Die Bösen wis­sen ganz genau, dass ihre Macht ein­zig und allein dar­auf beruht, dass ihr Lügen­ge­bäu­de Bestand hat. In dem Moment, wo die Mehr­heit kapiert, was gera­de wirk­lich pas­siert, ist das Spiel näm­lich sofort aus. Fini­to.

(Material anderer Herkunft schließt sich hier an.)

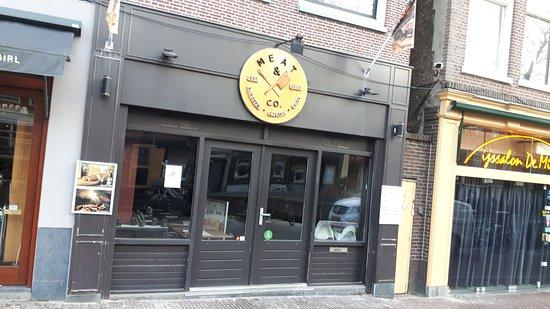 Meat & Co: Restaurant von außen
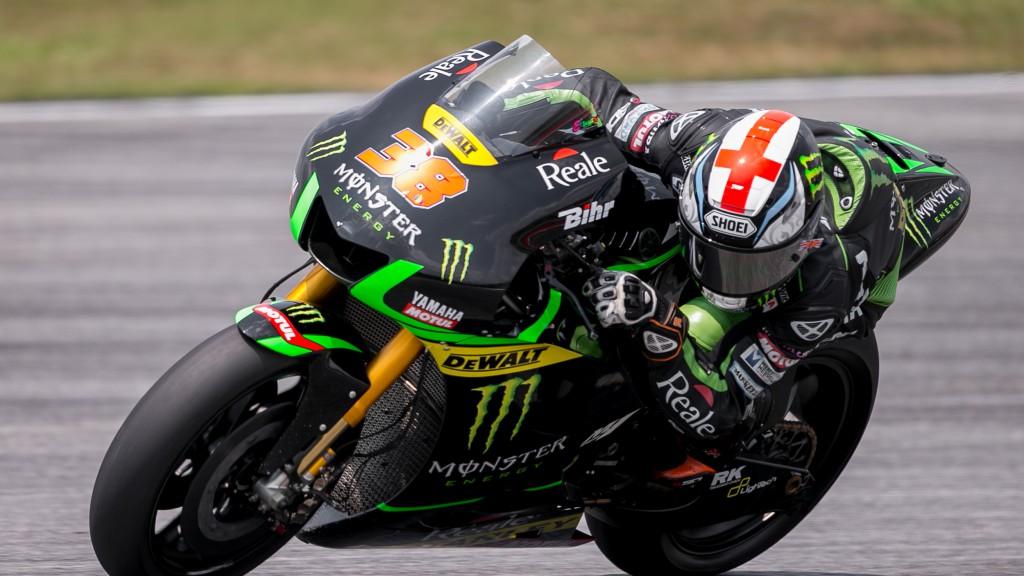 Bradley Smith, Monster Yamaha Tech 3, MotoGP Sepang Test II
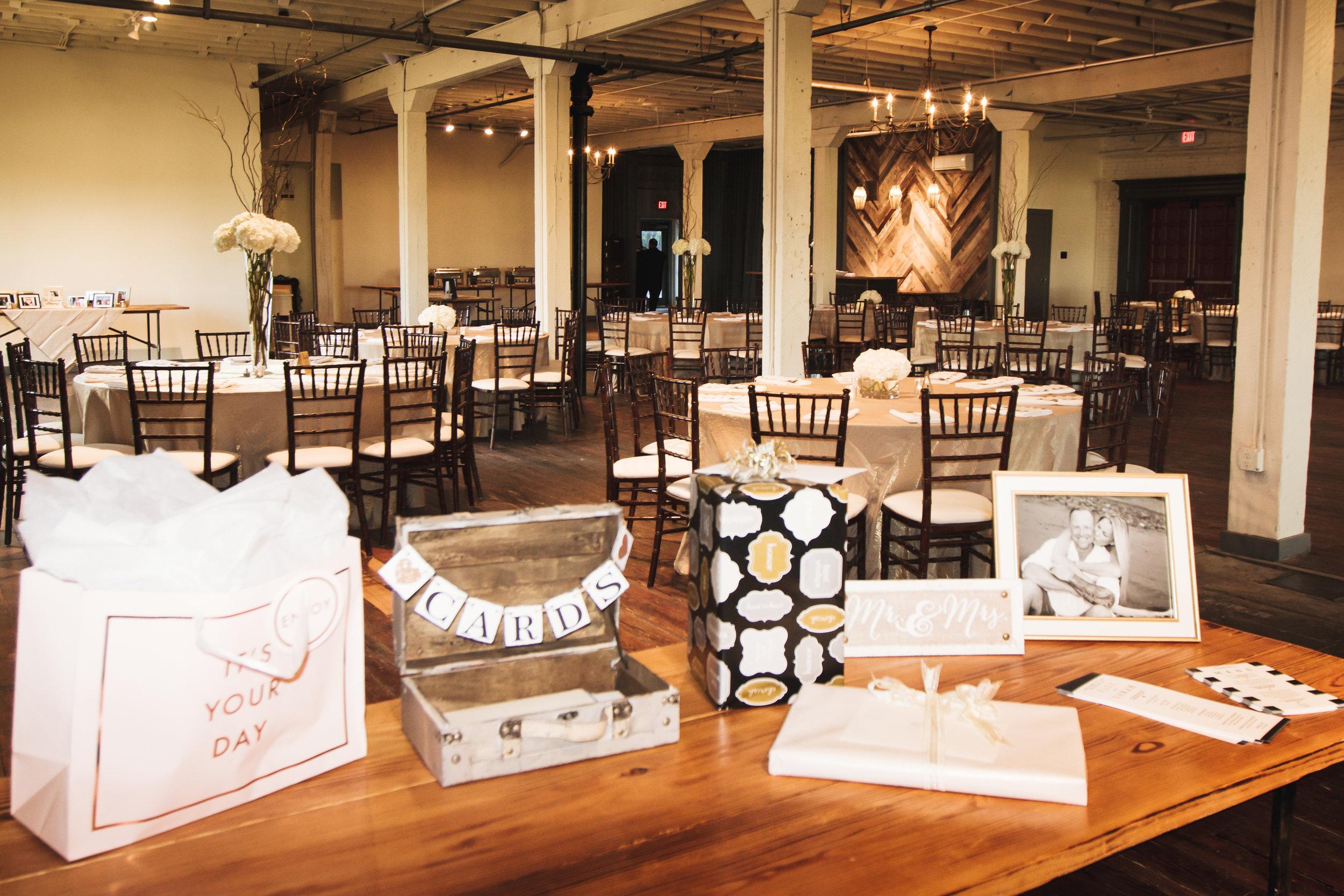 Brik_Wedding_venue_Photos.jpg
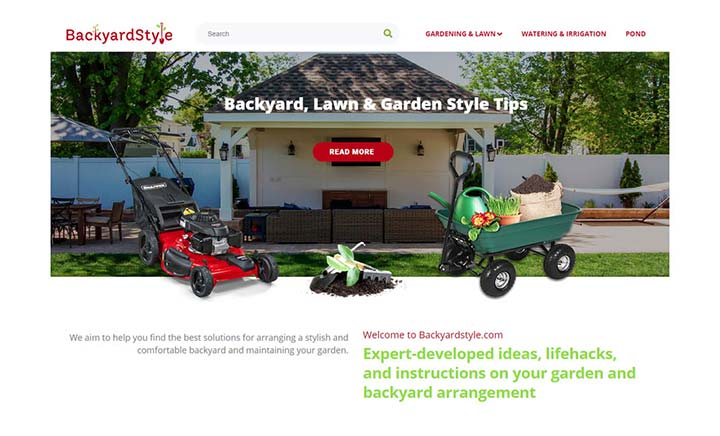 BackYardStyle website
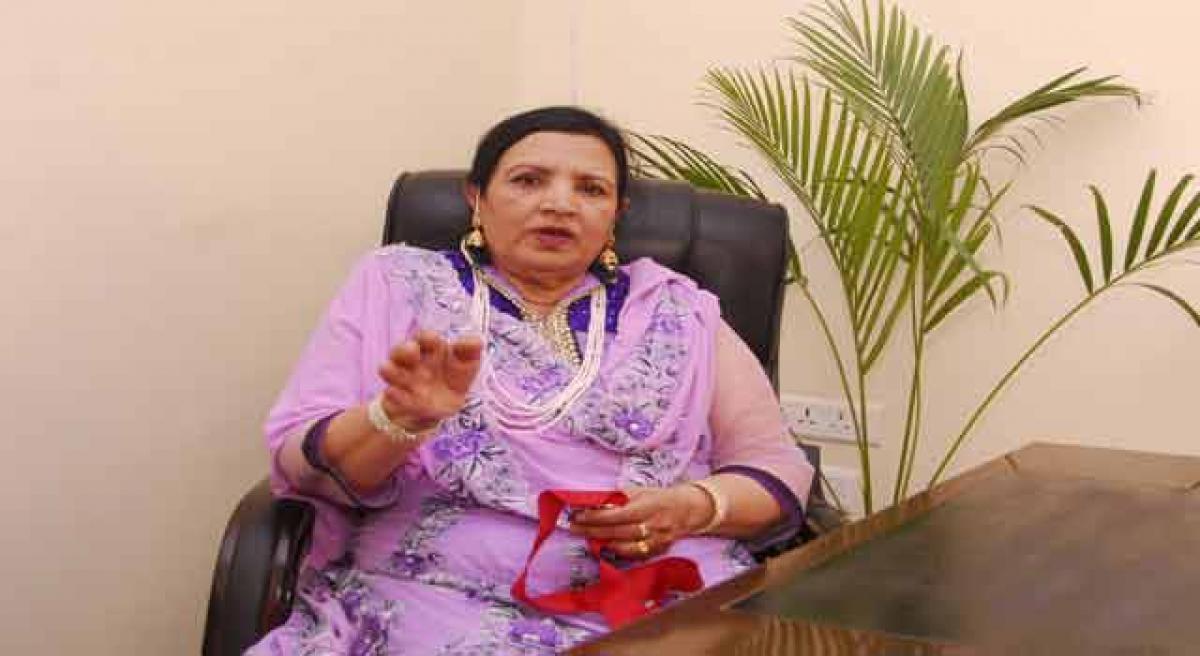 Fear not failure: Saleha Jaffer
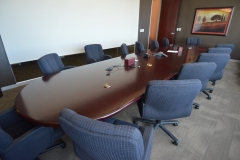 20' dark cherry board-room table credenza, chairs - 2 available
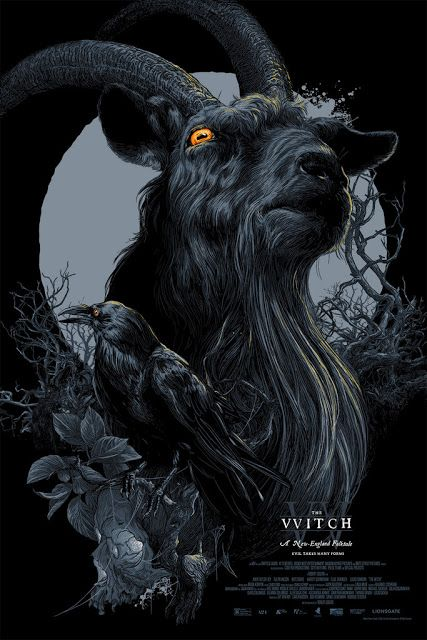 The Geeky Nerfherder: #CoolArt: 'The VVitch' Prints From Hero Complex Ga...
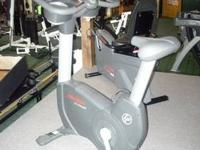 Life Fitness 95C Inspire Upright Bike Reconditioned w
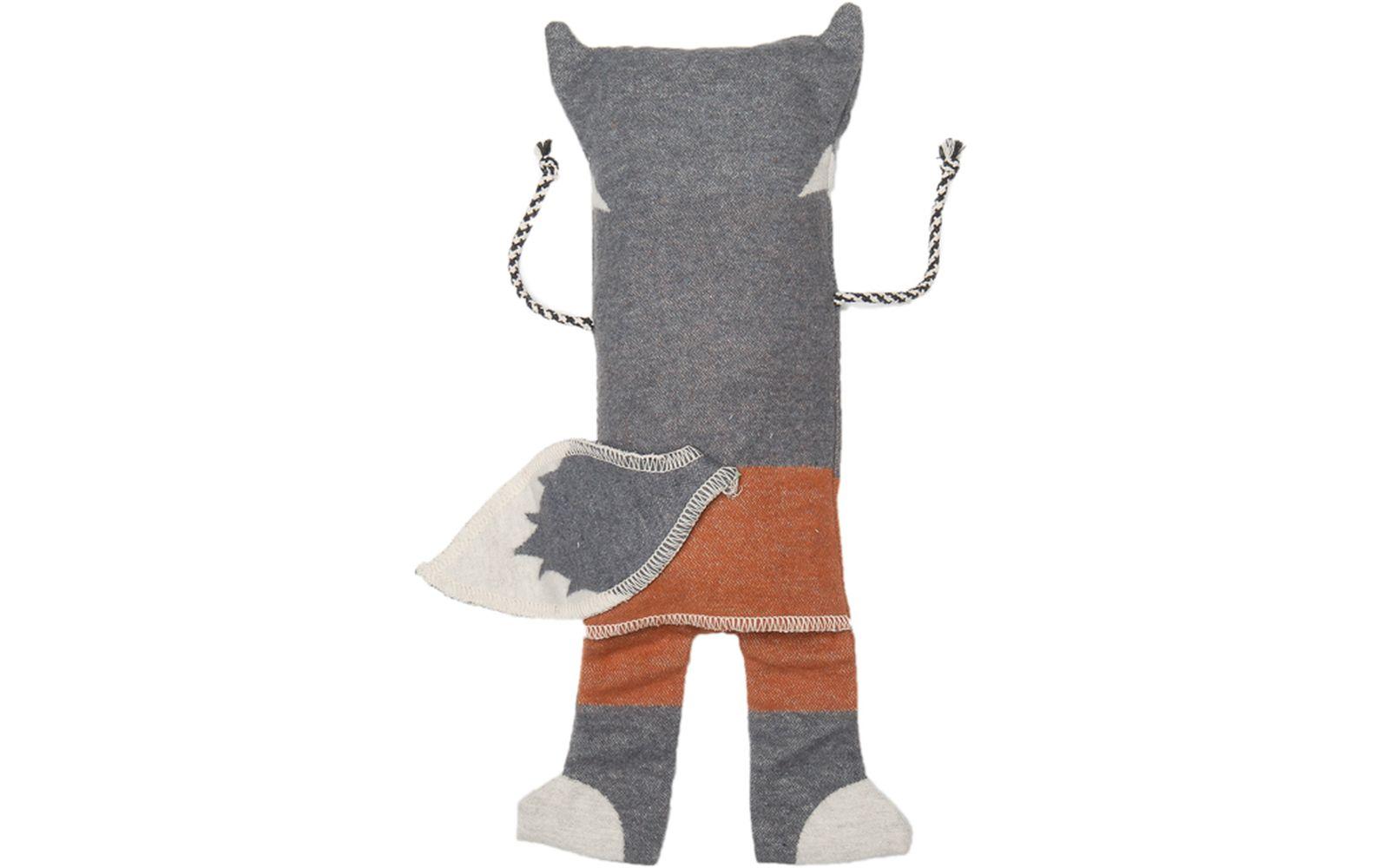 """JUWEL set, blanket in puppet """"wolf"""""""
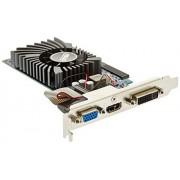 Asus PCI-E N GeForce GT 610 1GB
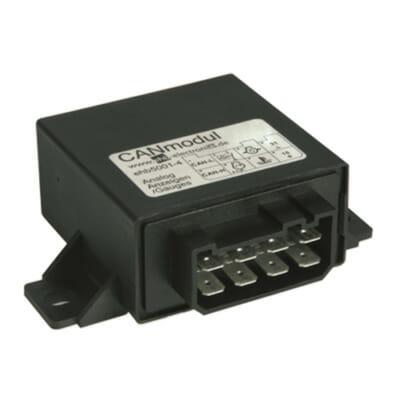 EHB smart module 4 IO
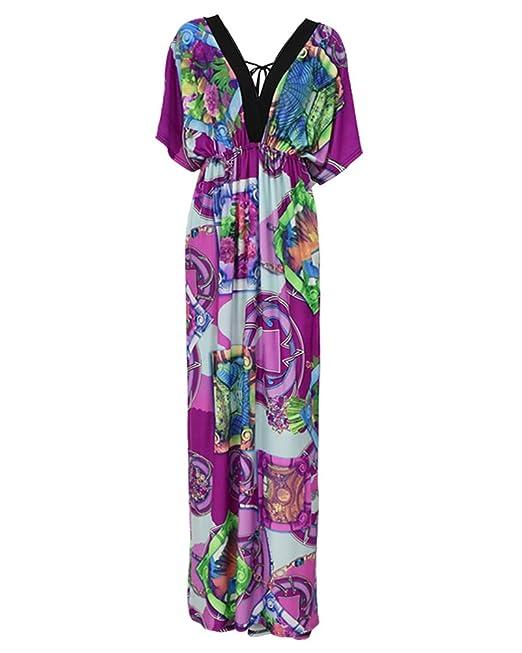 GladiolusA Mujeres Vestidos De Fiesta Largos Tallas Grandes Bohemio Impreso Vestido Largo Manga Corta Vestido De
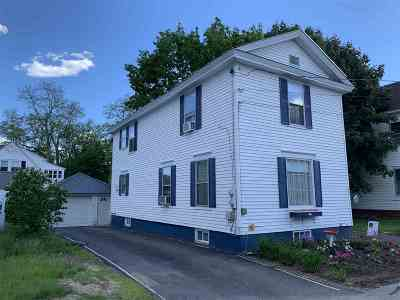 Laconia Single Family Home For Sale: 21 Parker Street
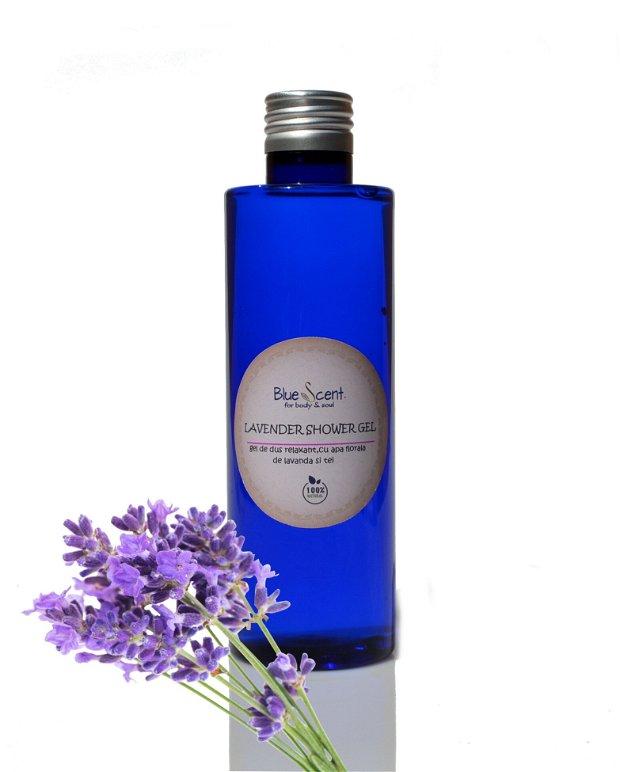 Lavender Shower Gel-gel de dus cu lavanda-BlueScent
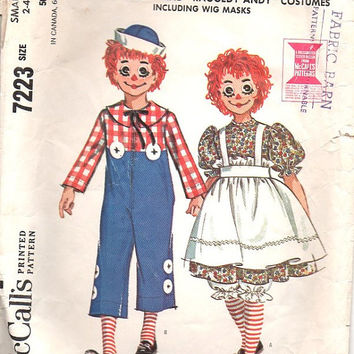 McCall's 60s Sewing Pattern Halloween Costume Raggedy Ann Andy Rag Doll Boy Girl Dress Up Size 2-4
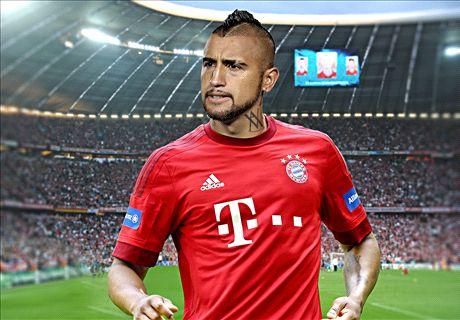 OFFICIAL: Vidal signs Bayern deal
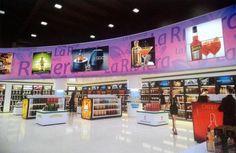 La Riviera Freeshop apuesta por las pantallas #led de Viewsonic para #publicidad dinámica - Contenido seleccionado con la ayuda de http://r4s.to/r4s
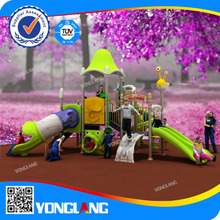 2014 kids playground plastic slides toys for daycare
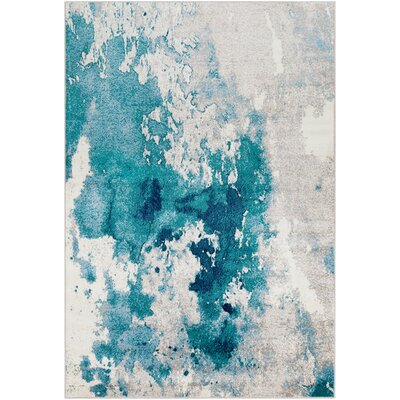 Ramsay Abstract Teal/Light Gray Area Rug Rug Size: Rectangle 79 x 112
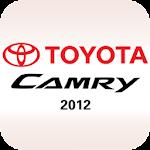 Toyota Camry – ALJ 1.1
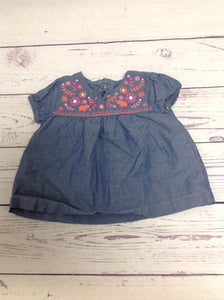 JUST ONE YOU Denim Print Top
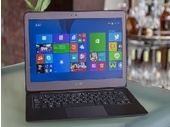IFA 2014 - Asus Zenbook UX305, l'ultrabook le plus fin du monde ?
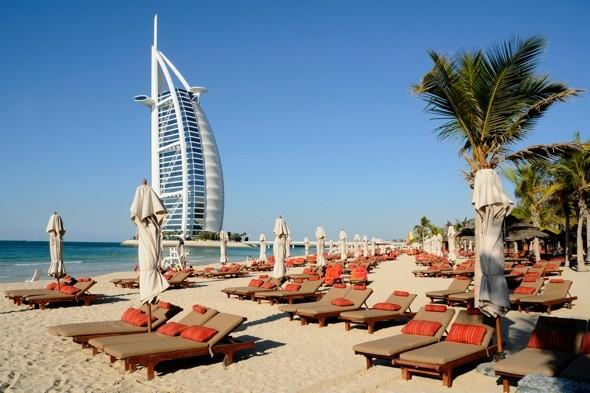 Brit jailed for 'pinching woman's bottom' in Dubai hotel bar overturns ruling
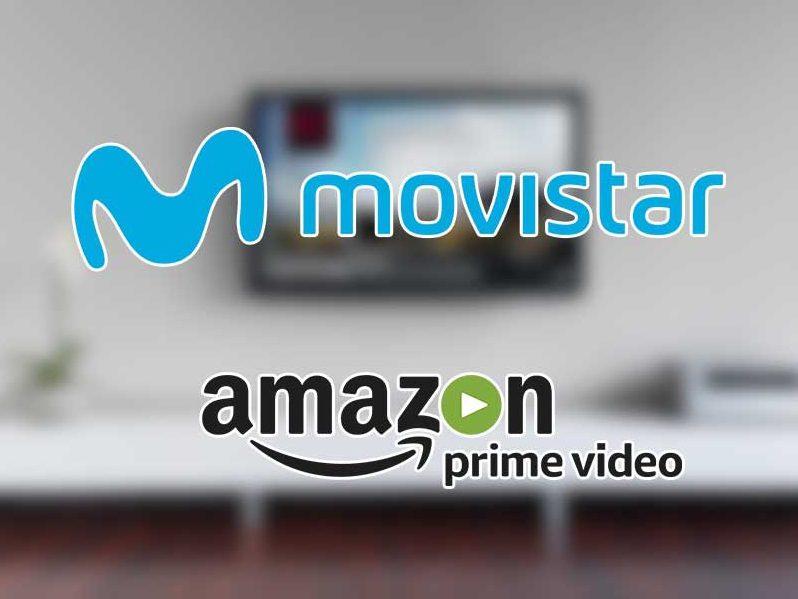 Es posible que disfrutemos de Amazon Prime Video en Telefónica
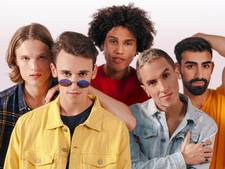 Amsterdamse boyband Breunion Boys wil brexit tegenhouden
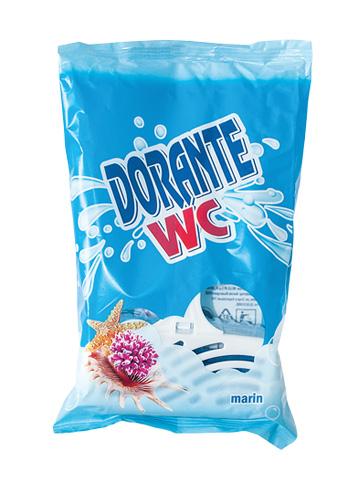Interstar Dorante-WC_Marin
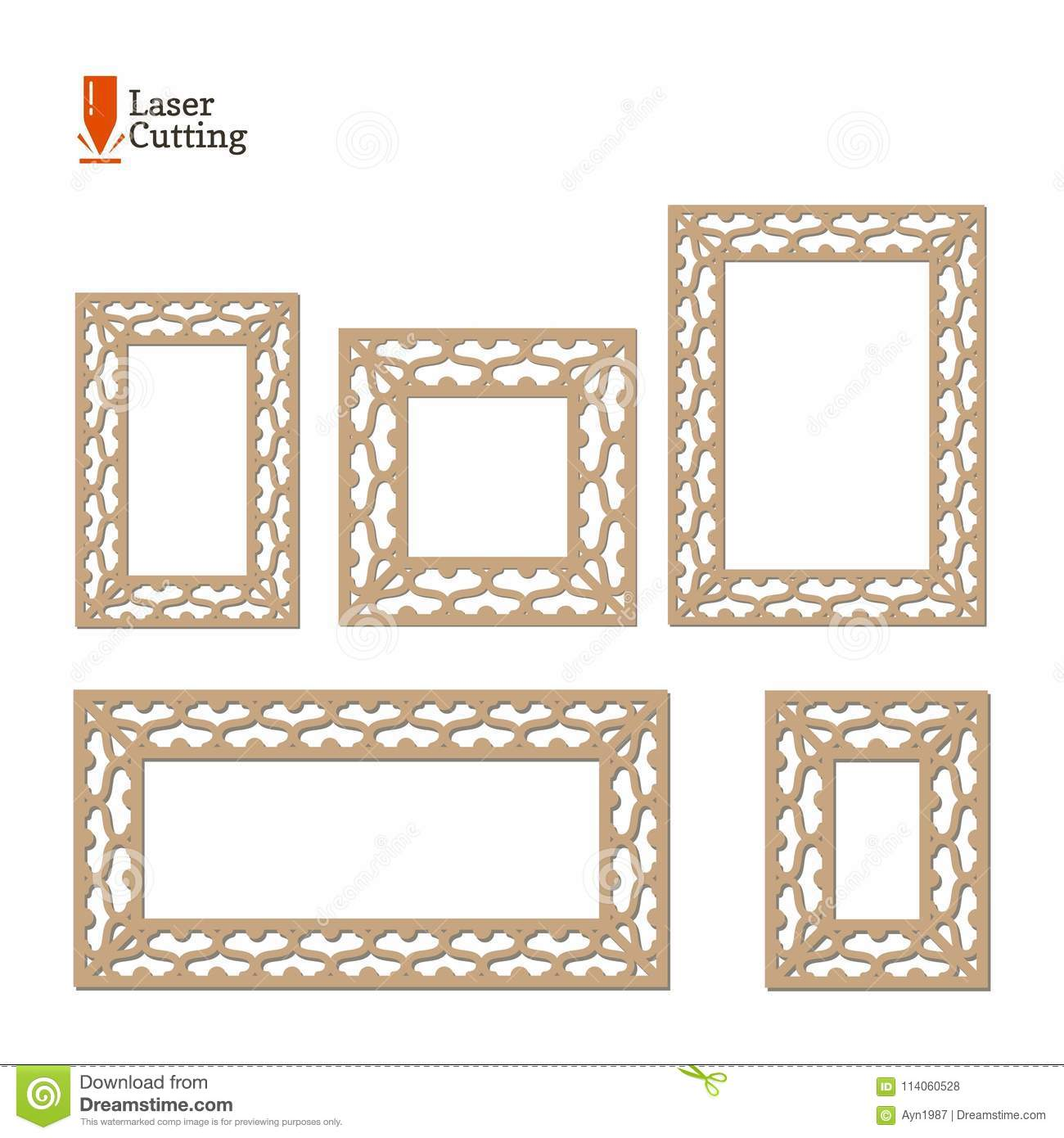 Laser Cut Panel Collection. Vector Set Frame Template For Cut On ...
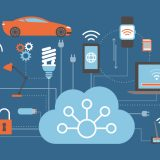 Dijital Dönüşümün Ayakları Yere Basmalı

Game over.
Genau­so wie unser unge­deck­tes Falsch­geld­sys­tem sofort zu einem wert­lo­sen Hau­fen Papier und noch wert­lo­se­ren Nul­len und Ein­sen auf Halb­lei­tern ver­fal­len wür­de, wenn eine Mehr­heit ver­stün­de, dass es sich nur um ein unge­deck­tes Falsch­geld­sys­tem handelt.
Des­we­gen tun sie alles, um das zu ver­hin­dern. Und genau DAS pas­siert gera­de. Vor unser aller Augen. Auch vor den Augen derer, die es aus Angst oder Bequem­lich­keit oder Oppor­tu­nis­mus nicht sehen wol­len und daher ver­krampft weg­se­hen. Die­se weit ver­brei­te­te mensch­li­che Cha­rak­ter­schwä­che hat bis­her jedes tota­li­tä­re Sys­tem, jede blut­rüns­ti­ge Schre­ckens­herr­schaft über­haupt erst mög­lich gemacht.
Ich kann nur wie­der­ho­len, was ich ein­gangs gesagt habe: Wir alle sind gera­de Zeit­zeu­gen des wohl ein­schnei­dens­ten Vor­gangs in der bis­he­ri­gen Geschich­te der Mensch­heit. Lei­der sind die meis­ten die­ser Zeit­zeu­gen der­zeit noch ent­we­der mit völ­li­ger Blind­heit geschla­gen oder mit Feigheit.